O Santuário está inserido em uma região permeada de cortiços, próxima à ‘antiga’ Cracolândia, e ladeada pela presença significativa de pessoas em situação de rua e dependência de drogas.
Os leigos vicentinos, em parceria com os Padres Salesianos, paroquianos e voluntários do Santuário, começaram uma série de ações visando a amenizar o sofrimento e a fome desses irmãos, inicialmente, com a distribuição de cerca de 800 marmitas e kits de higiene.
AJUDAR OS IRMÃOS
O Banho Vicentino nasceu após a doação de um valor em dinheiro que foi destinado à compra de um trailer que, atualmente, oferece, além do banho, roupa limpa (incluindo roupas íntimas), alimentação, kits de higiene e, principalmente, o acolhimento humano.
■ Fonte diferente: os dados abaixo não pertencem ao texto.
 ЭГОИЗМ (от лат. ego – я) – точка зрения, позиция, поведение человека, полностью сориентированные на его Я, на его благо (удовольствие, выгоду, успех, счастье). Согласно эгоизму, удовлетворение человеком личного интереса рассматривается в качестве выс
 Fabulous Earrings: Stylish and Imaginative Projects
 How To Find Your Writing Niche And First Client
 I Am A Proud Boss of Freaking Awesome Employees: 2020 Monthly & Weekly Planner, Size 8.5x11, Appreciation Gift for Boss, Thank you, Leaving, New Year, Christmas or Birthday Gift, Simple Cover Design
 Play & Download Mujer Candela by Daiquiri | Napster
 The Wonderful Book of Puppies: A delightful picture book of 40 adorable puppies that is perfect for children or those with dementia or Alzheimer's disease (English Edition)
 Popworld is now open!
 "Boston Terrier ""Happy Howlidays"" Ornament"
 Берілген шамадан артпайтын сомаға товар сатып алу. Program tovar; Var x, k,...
O trailer é composto por duas cabines com dois chuveiros de água quente e três pias. “O trailer do Banho Vicentino foi pensado com o objetivo de devolver a dignidade a essas pessoas que, para muitos, são invisíveis para a sociedade. Dignidade por meio de um banho e de uma roupa limpa”, ressaltou Elizabeth Magalhães de Gasperi, leiga vicentina e voluntária do banho solidário.
Além da necessidade do banho, esses assistidos recebem o corte de cabelo, barba e refeição”, lembrou Elizabeth, frisando que a iniciativa atende o “clamor evangélico de ir ao encontro do próximo e que permite ser uma Igreja em saída que acolhe o irmão que sofre”, disse.
O banho solidário é oferecido à população a cada 15 dias, aos domingos, no estacionamento do Santuário. Em um único domingo, o projeto atende em média 50 pessoas e já ultrapassou a marca de mais de mil banhos solidários.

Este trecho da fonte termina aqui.